On modelling of three dimensional flow in extraction of biologically active substances from plants

The authors consider the process of extraction from heterogeneous plant material; a novel model offering 3D spatial resolution is proposed and simulation possibilities by applying several modern numerical methods for three dimensional problems are discussed. These types of problems naturally arise when one wishes to mathematically describe the processes of the extraction with solvents such as supercritical carbon dioxide (scCO2). The results of this process meet the demand of the functional foods, nutraceutical, pharmaceutical and cosmetic industries on bioactive compounds. The models used in typical simulations by the industry offer no spatial resolution of the extraction process, however, when novel designs of extractors are developed, the three dimensional flow of the solvent and its interaction with the plant material should be considered. We propose a coupled system of equations consisting of fluid dynamics equations describing the flow of the solvent and reaction advection-diffusion equations for the solute, plus equations describing the remaining concentration of solute in the biomass. The exchange of the active material between the solid and fluid is modelled by the Langmuir law.

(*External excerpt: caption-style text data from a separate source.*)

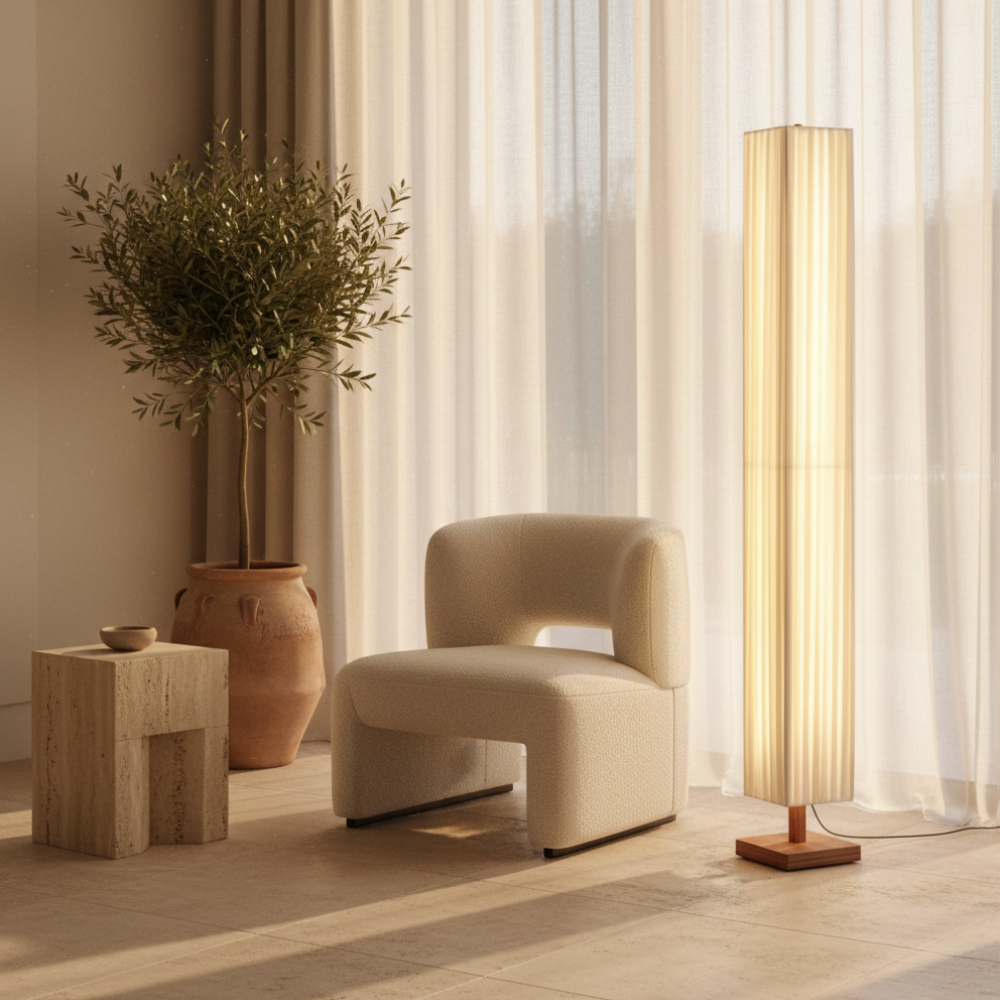 Hikari | Élégante lampe sur pied japonaise moderne avec lumière LED douce et chaleureuse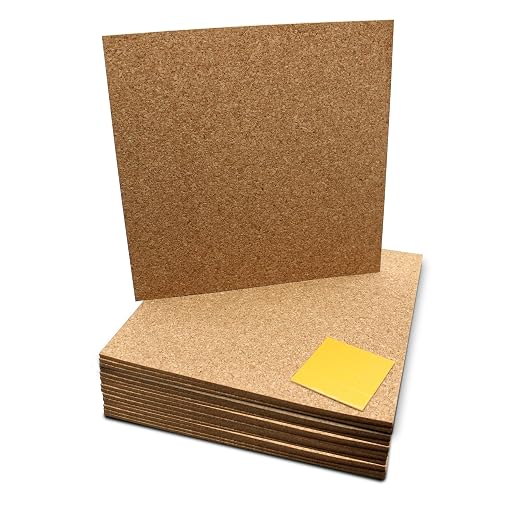 Flipside Products 12" x 12" x 5mm Natural Brown Cork Squares, Wall Tiles, Square Pinning Cork Board, Bulletin Board Mini Wall Board - 16 Pack by FlipsideProducts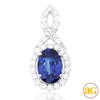 14KW 0.60CTW DIAMOND PENDANT WITH 1.47CT TANZANITE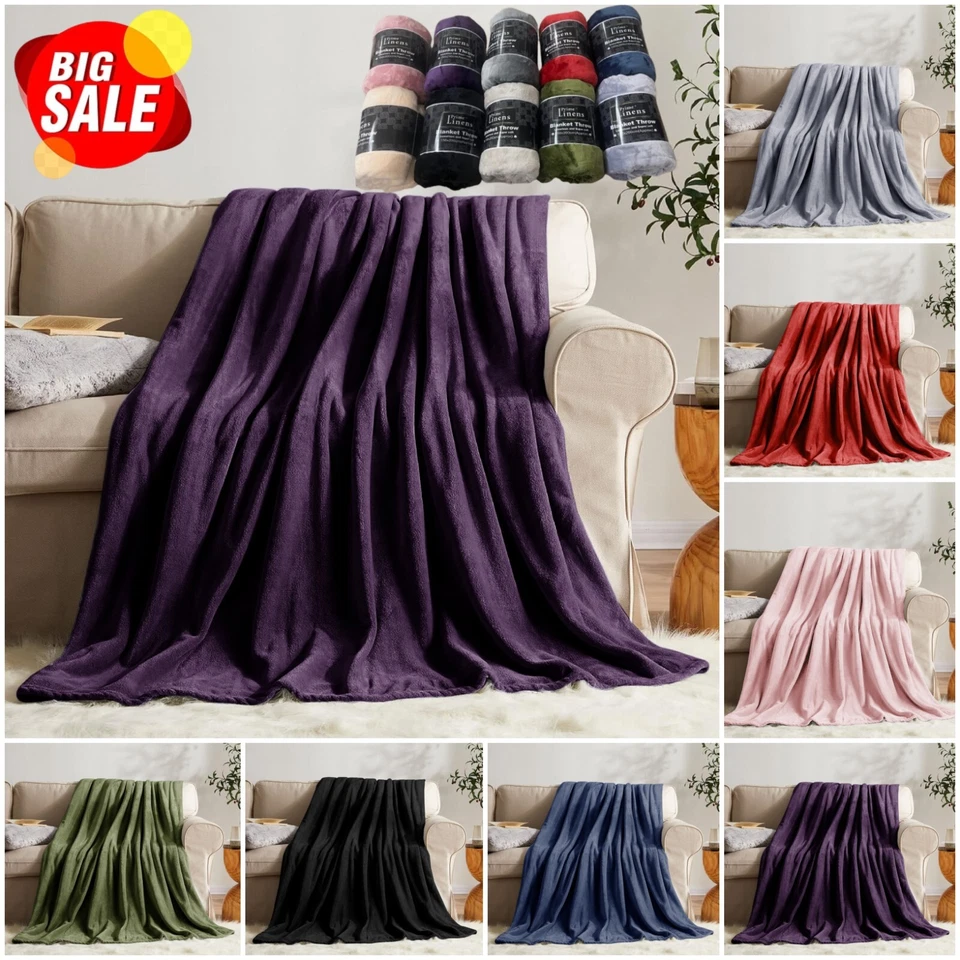 New Extra Large Fleece Blanket Super Soft Reversible Bed Sofa Throw Double King - Image 1 of 4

The initial distribution of solute in the plant material is not assumed to be homogeneous, nor are the extraction parameters, i.e. heterogeneous mixture of plant materials can be covered by this model. The equations are discretized by using finite volume techniques and currently implemented in Octave/Matlab environment. As a result, the temporal evolution of the three dimensional distribution of the solute is obtained along with the velocity field of the solvent, allowing detailed studies of the extraction process in a virtual design. The model is modular, allowing integrating tailor-made laws to describe various plant materials. The authors present simulation results and analyse the advantages and disadvantages of the proposed methods and approaches.